Directive: The lines to be set down run from the line containing "In the scene, is" through the final line of the data below; print them exactly and print nothing else.

Information given:
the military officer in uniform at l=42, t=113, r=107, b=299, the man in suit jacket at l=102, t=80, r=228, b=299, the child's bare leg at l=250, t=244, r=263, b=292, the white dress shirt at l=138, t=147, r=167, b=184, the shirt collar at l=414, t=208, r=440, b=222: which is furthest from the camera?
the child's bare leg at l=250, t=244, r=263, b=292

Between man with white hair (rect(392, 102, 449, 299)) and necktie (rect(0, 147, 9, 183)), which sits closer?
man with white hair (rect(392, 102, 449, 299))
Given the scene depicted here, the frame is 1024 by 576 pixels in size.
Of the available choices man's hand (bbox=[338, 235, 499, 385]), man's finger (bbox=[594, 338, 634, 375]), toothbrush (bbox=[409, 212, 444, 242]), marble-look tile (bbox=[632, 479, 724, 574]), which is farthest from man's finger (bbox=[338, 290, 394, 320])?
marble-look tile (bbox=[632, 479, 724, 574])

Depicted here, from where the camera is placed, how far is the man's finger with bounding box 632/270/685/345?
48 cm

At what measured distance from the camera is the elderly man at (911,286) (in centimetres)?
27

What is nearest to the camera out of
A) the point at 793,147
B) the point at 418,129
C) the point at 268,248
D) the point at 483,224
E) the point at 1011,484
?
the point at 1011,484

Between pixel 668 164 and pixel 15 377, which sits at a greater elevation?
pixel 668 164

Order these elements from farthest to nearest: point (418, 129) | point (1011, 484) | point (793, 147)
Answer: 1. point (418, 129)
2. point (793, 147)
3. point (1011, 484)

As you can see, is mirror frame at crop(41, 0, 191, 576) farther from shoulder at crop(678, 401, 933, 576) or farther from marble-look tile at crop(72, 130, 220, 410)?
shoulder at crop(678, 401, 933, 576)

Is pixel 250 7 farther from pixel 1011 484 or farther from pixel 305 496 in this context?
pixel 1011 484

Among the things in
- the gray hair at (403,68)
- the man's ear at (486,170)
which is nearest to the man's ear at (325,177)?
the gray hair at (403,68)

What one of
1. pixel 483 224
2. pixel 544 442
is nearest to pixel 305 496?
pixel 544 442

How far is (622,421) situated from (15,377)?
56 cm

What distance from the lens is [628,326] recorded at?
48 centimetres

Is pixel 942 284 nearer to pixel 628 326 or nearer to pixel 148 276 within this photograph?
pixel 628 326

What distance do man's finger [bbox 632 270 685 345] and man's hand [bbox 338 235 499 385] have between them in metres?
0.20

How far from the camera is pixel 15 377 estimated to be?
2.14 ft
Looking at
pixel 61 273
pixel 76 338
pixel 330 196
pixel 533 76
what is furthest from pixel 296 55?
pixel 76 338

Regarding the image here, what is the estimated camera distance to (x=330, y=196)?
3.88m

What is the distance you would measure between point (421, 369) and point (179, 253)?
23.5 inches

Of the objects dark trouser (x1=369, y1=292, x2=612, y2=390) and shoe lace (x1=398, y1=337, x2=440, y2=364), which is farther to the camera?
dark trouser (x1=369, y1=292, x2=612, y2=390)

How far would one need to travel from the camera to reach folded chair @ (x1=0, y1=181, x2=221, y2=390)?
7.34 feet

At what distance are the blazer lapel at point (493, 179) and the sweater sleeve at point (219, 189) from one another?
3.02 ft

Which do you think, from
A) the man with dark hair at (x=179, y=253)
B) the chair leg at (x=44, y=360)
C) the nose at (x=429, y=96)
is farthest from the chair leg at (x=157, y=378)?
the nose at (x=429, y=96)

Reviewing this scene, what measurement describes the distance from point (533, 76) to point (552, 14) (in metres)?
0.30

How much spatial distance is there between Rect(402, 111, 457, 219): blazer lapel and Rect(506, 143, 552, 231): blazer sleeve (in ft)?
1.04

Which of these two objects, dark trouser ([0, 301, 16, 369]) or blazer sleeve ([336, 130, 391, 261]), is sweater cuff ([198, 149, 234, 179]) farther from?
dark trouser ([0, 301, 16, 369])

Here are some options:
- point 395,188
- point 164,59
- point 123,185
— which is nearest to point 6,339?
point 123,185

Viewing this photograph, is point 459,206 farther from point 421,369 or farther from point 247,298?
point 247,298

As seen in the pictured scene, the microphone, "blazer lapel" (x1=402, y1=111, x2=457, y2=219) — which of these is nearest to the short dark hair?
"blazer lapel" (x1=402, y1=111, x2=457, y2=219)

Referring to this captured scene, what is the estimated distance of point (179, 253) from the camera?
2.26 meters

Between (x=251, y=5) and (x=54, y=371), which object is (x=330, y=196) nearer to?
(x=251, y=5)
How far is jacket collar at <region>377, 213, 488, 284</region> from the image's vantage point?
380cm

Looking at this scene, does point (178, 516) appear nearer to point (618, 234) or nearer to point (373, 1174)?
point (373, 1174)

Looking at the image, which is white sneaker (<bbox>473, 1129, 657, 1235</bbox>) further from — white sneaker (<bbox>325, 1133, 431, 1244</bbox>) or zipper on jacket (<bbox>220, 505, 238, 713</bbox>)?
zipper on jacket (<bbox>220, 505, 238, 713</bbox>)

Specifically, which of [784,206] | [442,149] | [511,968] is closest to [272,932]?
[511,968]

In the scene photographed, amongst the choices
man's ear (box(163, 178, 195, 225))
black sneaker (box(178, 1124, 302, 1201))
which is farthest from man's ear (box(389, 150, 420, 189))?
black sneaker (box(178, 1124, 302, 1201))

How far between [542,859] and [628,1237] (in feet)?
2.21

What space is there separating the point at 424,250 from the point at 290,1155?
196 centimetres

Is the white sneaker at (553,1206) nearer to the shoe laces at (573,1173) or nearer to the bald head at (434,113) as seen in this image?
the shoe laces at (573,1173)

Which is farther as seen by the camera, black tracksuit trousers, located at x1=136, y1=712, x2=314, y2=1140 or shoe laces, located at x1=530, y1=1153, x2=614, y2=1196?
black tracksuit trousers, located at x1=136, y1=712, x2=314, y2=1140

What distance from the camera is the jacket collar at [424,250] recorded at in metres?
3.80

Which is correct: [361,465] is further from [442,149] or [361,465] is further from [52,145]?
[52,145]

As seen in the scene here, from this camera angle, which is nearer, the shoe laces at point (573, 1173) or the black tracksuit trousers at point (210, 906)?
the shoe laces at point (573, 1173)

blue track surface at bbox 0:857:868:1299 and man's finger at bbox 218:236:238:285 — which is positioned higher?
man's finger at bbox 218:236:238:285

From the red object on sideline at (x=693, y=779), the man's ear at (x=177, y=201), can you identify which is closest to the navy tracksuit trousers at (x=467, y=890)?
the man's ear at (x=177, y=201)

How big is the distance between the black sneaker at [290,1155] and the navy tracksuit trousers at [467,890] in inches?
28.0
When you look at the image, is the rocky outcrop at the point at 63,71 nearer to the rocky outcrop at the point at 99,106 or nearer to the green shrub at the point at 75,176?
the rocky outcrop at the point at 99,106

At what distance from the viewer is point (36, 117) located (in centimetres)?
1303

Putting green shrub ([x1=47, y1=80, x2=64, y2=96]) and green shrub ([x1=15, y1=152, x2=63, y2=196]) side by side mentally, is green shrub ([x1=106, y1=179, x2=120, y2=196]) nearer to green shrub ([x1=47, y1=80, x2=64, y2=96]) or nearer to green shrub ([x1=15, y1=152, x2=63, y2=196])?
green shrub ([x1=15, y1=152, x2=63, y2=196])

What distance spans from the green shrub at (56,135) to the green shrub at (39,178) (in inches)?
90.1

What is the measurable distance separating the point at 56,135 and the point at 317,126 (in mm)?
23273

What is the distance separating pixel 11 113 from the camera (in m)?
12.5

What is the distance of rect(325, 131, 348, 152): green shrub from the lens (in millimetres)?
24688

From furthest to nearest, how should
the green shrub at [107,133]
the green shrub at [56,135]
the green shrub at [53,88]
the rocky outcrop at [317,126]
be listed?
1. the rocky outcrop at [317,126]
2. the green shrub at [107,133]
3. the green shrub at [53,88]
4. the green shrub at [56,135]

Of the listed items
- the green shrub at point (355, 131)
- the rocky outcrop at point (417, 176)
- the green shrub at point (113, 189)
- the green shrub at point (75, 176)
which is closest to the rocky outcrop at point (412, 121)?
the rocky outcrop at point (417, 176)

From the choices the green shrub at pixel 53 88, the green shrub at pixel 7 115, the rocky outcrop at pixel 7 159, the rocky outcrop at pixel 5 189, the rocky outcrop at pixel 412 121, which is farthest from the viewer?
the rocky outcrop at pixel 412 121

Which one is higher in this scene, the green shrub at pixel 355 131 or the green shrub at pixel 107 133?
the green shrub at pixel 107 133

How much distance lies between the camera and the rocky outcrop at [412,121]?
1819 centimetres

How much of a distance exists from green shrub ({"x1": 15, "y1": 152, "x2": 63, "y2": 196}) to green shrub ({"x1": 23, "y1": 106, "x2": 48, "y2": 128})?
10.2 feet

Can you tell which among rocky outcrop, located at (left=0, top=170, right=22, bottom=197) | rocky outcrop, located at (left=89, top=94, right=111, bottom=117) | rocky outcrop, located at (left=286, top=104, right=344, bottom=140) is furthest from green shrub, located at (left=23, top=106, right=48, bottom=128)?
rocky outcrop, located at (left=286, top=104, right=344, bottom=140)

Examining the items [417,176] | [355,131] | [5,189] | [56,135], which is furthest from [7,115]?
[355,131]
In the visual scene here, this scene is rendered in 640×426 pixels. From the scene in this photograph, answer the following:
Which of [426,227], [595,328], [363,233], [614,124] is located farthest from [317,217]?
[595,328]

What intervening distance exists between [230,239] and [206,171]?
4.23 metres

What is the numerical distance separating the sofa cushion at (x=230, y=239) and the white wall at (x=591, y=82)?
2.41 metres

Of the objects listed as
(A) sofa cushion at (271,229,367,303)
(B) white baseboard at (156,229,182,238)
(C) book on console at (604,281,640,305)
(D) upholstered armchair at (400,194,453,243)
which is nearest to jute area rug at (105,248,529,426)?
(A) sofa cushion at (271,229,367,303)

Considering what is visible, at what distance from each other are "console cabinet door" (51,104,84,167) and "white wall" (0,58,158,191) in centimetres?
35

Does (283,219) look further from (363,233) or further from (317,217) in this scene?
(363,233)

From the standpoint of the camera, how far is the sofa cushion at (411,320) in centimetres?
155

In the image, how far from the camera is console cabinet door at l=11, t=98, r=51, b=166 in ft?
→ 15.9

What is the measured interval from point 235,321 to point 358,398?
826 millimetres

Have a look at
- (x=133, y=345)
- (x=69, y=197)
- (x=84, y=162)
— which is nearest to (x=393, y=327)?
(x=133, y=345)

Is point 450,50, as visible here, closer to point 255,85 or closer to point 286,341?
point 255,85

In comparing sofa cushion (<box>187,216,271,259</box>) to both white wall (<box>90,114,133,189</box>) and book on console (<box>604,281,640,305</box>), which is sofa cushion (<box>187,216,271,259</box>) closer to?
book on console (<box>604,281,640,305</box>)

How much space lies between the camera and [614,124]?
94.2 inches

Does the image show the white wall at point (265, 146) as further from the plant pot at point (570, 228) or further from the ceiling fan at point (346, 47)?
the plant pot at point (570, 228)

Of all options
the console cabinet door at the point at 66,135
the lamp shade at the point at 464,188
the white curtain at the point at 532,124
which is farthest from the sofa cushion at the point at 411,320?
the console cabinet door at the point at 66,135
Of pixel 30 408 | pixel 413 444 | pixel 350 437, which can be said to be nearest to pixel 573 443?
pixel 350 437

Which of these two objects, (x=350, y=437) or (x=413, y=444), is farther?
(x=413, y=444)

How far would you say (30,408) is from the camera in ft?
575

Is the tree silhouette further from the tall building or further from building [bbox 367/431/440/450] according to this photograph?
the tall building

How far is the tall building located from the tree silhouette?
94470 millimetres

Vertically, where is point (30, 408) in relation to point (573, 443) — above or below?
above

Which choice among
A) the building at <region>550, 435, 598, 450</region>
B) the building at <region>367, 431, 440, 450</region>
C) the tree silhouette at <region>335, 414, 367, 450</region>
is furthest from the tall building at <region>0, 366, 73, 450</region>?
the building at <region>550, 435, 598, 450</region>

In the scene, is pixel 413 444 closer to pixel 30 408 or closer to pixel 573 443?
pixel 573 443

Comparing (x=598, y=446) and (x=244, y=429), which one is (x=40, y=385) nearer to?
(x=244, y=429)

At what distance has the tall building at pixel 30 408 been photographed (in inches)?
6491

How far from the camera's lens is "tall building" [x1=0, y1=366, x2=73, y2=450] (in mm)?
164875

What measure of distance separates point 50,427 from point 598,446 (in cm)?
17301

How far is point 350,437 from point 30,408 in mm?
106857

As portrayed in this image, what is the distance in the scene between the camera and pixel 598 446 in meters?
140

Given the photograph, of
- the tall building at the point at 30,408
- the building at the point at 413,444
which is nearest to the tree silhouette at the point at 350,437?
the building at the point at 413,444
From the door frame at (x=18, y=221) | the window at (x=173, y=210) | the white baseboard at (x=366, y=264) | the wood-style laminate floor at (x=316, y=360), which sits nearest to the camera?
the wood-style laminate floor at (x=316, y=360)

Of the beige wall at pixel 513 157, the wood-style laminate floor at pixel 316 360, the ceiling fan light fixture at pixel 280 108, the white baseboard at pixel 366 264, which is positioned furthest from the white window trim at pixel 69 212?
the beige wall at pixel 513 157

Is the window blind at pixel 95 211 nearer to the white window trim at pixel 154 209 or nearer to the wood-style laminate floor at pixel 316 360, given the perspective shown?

Full output:
In the scene, is pixel 413 444 closer to pixel 30 408 or closer to pixel 573 443?
pixel 573 443

Comparing (x=598, y=446) and (x=244, y=429), which one is (x=40, y=385) nearer to?
(x=244, y=429)

At what distance has the tall building at pixel 30 408 been photographed (in inches)?
6491

How far from the camera's lens is "tall building" [x1=0, y1=366, x2=73, y2=450] (in mm)?
164875

What measure of distance separates point 50,427 from point 598,446 (in cm)?
17301

How far is point 350,437 from point 30,408 in mm?
106857

As portrayed in this image, what is the distance in the scene between the camera and pixel 598 446 in meters?
140

Given the photograph, of
- the tall building at the point at 30,408
- the building at the point at 413,444
which is nearest to the tree silhouette at the point at 350,437?
the building at the point at 413,444
From the door frame at (x=18, y=221) | the window at (x=173, y=210) | the white baseboard at (x=366, y=264) | the wood-style laminate floor at (x=316, y=360), which sits nearest to the camera?
the wood-style laminate floor at (x=316, y=360)

Of the beige wall at pixel 513 157, the wood-style laminate floor at pixel 316 360, the ceiling fan light fixture at pixel 280 108, the white baseboard at pixel 366 264, which is positioned furthest from the white window trim at pixel 69 212?
the beige wall at pixel 513 157

Is the window blind at pixel 95 211 nearer to the white window trim at pixel 154 209 or nearer to the wood-style laminate floor at pixel 316 360, given the perspective shown?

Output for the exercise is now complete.